> OBJECTIVE
Output the stretch of material from its first line through the line containing "241L208 232L195 187L157" as a JSON list of strings, one string per line. Leave out blank lines.

> Contour labeling entries

• • • •

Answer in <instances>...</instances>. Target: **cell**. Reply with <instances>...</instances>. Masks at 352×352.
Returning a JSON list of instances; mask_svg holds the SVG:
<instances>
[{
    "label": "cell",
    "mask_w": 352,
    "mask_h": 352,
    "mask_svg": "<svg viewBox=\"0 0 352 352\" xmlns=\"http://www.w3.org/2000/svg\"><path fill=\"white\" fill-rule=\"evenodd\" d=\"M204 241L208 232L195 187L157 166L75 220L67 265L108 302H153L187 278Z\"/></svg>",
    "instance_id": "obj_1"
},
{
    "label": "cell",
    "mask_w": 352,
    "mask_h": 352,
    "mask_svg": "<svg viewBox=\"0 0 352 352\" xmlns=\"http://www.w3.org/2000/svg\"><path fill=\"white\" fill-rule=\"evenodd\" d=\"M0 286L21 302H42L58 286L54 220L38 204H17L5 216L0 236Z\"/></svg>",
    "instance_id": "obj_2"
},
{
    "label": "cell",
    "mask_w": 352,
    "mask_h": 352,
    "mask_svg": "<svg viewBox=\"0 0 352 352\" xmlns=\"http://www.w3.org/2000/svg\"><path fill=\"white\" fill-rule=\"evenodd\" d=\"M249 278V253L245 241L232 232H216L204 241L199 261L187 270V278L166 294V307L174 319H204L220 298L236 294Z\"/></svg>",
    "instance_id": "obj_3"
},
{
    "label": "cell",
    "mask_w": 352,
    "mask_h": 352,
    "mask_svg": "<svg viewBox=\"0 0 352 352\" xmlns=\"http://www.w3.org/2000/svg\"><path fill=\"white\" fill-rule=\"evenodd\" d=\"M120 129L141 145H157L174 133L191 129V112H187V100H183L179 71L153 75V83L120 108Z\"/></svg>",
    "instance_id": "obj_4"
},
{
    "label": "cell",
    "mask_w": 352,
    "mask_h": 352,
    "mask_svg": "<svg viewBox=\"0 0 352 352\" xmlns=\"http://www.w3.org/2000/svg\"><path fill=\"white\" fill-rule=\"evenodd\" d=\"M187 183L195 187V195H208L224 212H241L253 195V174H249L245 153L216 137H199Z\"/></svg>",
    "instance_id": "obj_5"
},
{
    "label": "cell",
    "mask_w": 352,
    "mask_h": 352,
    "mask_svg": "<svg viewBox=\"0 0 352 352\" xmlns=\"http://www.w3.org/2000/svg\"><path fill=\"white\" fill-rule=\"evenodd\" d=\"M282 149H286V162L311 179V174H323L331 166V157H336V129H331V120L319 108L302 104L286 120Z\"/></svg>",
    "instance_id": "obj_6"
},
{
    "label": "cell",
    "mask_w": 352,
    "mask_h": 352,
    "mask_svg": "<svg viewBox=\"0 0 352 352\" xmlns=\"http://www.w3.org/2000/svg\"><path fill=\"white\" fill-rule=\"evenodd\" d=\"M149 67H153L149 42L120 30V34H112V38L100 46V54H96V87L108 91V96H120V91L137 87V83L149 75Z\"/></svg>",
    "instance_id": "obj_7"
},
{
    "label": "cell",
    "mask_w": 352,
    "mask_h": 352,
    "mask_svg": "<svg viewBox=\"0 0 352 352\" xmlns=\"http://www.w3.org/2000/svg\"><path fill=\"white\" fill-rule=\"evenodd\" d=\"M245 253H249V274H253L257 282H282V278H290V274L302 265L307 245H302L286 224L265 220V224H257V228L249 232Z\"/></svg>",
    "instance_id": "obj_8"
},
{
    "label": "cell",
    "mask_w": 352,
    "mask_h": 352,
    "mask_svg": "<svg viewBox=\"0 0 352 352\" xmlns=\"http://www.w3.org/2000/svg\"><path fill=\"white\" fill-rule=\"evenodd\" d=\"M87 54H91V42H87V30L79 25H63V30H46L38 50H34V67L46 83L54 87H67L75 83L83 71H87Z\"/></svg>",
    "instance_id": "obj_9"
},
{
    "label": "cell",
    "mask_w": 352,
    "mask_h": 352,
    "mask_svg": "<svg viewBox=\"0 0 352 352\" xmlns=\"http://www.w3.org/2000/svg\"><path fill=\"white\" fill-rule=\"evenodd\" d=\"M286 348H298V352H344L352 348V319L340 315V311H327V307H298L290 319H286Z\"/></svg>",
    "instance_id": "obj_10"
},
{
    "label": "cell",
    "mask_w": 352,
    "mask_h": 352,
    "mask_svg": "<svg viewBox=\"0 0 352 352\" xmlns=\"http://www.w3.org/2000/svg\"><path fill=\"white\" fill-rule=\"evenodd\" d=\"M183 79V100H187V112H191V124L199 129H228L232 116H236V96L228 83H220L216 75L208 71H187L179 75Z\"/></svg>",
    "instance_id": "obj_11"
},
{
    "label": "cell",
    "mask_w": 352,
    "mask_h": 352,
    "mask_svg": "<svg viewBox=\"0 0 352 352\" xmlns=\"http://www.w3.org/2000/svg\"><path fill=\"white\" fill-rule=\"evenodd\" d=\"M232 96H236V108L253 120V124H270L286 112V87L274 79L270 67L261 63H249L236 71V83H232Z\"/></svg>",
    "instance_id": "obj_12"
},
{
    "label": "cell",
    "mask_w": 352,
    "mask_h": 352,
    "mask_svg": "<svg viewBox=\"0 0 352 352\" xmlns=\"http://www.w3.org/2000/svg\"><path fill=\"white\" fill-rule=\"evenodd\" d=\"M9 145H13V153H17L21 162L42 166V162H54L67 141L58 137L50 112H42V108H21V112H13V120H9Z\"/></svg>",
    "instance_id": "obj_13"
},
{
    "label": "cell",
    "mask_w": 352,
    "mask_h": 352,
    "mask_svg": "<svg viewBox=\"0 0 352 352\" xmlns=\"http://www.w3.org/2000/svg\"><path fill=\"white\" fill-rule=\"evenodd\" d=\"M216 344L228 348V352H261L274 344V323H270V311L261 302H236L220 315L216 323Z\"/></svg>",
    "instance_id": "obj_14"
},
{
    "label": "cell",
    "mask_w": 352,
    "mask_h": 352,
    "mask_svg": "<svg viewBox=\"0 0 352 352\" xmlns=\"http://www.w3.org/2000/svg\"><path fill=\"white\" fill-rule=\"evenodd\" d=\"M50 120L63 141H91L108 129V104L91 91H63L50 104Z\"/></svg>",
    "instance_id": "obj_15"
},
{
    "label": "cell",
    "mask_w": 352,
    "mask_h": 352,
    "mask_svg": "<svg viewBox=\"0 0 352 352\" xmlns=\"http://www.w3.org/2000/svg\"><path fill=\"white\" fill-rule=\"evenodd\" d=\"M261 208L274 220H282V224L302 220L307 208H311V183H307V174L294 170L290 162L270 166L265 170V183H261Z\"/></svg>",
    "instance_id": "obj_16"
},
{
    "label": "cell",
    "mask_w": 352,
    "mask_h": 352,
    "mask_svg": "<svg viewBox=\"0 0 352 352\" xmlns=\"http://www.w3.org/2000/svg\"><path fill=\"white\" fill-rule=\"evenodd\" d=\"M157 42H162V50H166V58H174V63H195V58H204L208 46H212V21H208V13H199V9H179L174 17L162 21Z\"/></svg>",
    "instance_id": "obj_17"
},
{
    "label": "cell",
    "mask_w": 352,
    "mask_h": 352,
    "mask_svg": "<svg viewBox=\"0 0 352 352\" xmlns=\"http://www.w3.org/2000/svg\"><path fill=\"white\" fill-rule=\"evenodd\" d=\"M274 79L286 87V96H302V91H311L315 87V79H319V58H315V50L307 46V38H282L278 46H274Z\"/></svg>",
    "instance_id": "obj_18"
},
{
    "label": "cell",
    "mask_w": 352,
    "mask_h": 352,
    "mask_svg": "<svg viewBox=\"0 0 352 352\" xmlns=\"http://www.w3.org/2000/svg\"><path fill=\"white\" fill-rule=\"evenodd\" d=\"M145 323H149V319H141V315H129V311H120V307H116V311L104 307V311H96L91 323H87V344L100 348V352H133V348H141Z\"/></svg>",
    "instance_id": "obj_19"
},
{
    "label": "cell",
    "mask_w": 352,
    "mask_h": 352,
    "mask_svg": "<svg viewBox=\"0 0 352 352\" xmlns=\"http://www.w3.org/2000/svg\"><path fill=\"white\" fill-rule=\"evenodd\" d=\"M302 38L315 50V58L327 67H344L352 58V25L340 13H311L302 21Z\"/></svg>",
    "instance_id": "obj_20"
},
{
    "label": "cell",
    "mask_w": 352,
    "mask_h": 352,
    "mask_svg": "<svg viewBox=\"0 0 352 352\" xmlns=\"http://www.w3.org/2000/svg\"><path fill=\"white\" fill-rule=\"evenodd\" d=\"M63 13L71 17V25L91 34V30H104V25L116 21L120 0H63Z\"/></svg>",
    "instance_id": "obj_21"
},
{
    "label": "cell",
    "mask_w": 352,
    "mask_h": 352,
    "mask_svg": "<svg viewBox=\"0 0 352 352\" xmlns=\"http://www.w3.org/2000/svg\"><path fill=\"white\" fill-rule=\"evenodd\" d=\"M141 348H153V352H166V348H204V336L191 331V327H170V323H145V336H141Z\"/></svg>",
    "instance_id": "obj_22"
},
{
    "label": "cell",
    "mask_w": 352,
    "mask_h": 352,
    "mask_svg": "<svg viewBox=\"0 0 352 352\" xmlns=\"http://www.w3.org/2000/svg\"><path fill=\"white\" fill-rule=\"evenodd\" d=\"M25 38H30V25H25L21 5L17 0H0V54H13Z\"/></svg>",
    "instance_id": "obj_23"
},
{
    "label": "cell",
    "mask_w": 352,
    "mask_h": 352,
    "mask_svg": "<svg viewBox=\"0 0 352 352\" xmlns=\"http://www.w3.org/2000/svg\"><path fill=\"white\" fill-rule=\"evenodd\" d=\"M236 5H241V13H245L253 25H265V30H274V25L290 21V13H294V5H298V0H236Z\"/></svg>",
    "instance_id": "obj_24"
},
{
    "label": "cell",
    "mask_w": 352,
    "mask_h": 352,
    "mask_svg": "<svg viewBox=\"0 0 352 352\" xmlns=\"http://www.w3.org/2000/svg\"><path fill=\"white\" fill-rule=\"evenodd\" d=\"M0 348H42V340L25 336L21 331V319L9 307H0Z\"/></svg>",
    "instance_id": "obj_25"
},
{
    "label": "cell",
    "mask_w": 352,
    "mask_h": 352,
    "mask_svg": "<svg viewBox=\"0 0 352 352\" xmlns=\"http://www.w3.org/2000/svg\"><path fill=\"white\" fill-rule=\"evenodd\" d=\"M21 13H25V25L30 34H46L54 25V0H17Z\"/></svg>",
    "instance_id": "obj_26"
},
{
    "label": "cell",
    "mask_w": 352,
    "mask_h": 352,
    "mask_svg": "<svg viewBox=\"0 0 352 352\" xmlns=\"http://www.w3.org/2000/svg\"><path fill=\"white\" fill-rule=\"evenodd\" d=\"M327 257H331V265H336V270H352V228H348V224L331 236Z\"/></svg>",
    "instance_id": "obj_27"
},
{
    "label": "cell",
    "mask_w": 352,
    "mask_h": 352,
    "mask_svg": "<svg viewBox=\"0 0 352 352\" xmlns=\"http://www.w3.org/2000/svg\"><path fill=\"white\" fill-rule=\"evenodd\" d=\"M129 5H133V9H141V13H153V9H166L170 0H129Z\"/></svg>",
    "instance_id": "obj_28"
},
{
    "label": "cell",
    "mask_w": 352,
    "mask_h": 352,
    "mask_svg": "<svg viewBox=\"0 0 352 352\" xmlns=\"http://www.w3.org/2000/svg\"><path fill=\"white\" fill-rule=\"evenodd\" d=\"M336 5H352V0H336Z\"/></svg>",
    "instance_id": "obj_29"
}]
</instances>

• • • •

> TASK ANSWER
[
  "Answer in <instances>...</instances>. Target: **cell**. Reply with <instances>...</instances>. Masks at 352×352.",
  "Returning a JSON list of instances; mask_svg holds the SVG:",
  "<instances>",
  "[{",
  "    \"label\": \"cell\",",
  "    \"mask_w\": 352,",
  "    \"mask_h\": 352,",
  "    \"mask_svg\": \"<svg viewBox=\\\"0 0 352 352\\\" xmlns=\\\"http://www.w3.org/2000/svg\\\"><path fill=\\\"white\\\" fill-rule=\\\"evenodd\\\" d=\\\"M204 241L208 232L195 187L157 166L75 220L67 265L108 302H153L187 278Z\\\"/></svg>\","
]